STUDY TEXT:
━━━

Mr Praet reviewed the global environment and recent economic and monetary developments in the euro area.
Global activity and trade had maintained their momentum, as suggested by survey indicators, while global inflation had slowed on the back of waning contributions from energy prices. In the OECD area, annual consumer price inflation had declined from 2.4% in April to 2.1% in May, and inflation excluding food and energy had fallen from 1.9% to 1.8% over the same period. Since the Governing Council meeting on 7-8 June Brent crude oil prices had declined by 2.2%, while non-oil commodity prices had increased by 4.5%. Over the same period the euro had appreciated by 1.7% in nominal effective terms vis-à-vis the currencies of 38 of the euro area’s major trading partners.
In the euro area, the economic expansion continued to be solid and broad based, mainly driven by domestic demand. According to Eurostat’s second estimate, real GDP had increased by 0.6%, quarter on quarter, in the first quarter of 2017, after 0.5% in the final quarter of 2016. Employment had continued to grow and the unemployment rate had declined further, falling from 9.5% in the first quarter of 2017 to 9.3% in the first two months of the second quarter. Private consumption was benefiting from steady income growth and low interest rates, while business investment was supported by improving corporate profitability. The global recovery was supporting trade and exports.

━━━

INFORMATION PROVIDED:
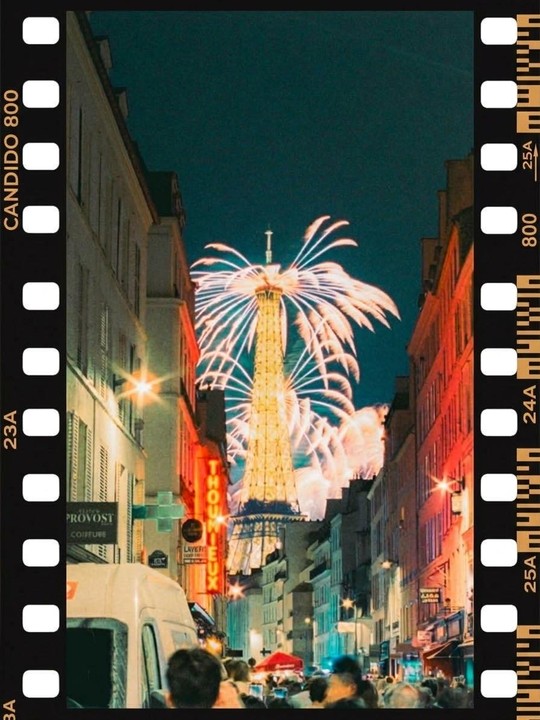 Fireworks explode over the Eiffel Tower, viewed from a crowded street lined with buildings at night.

━━━

EXERCISE BRIEF:
In the economic review, by how much had Brent crude oil prices declined since the Governing Council meeting on 7-8 June?

SOLUTION BELOW:
By 2.2%.